### SOURCE DATA
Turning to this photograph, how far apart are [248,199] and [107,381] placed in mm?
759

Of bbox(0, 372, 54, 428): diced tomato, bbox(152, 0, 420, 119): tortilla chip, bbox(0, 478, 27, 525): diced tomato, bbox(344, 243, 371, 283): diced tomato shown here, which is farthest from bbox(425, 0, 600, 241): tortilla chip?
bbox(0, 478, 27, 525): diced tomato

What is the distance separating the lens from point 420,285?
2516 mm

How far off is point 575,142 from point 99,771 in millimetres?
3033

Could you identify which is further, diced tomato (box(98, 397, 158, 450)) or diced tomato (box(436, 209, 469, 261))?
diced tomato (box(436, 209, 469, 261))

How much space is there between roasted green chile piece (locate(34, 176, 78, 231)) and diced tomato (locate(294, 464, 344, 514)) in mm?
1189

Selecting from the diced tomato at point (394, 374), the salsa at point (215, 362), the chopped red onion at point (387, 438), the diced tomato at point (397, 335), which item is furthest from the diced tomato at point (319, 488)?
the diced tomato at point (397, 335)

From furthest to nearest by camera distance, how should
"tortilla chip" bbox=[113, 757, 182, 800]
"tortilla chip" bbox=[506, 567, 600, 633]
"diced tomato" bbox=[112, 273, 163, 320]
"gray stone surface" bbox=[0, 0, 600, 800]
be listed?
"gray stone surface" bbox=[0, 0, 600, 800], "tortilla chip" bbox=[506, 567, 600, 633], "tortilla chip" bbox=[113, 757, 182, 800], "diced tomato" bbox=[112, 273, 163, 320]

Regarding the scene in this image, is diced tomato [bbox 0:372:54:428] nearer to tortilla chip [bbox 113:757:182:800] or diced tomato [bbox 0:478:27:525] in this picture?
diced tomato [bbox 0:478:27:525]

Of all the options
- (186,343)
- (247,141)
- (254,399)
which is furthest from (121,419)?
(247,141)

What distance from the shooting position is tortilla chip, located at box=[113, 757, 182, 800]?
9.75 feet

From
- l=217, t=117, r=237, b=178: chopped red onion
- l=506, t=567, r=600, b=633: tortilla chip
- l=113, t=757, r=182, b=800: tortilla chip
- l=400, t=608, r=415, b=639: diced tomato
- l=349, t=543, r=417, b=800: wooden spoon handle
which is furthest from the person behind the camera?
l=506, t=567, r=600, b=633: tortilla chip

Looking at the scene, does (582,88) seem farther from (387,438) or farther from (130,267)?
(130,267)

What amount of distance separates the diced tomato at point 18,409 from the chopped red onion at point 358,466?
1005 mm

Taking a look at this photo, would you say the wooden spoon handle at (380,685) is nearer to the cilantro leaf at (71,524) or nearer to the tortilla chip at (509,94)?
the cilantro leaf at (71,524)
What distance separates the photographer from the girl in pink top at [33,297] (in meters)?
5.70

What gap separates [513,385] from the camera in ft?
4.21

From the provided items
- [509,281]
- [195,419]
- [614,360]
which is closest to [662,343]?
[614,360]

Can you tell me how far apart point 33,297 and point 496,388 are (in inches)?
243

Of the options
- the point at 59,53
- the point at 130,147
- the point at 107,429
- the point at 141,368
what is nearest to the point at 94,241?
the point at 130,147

### GOAL
Copy the rows above word for word, starting at the line that contains "Can you tell" and ending at the last line of the rows.

### SOLUTION FOR THIS TASK
Can you tell me how far apart point 33,297 and point 496,388 are (in inches)?
243

Of the options
- the point at 59,53
- the point at 130,147
- the point at 107,429
- the point at 141,368
what is nearest to the point at 94,241?
the point at 130,147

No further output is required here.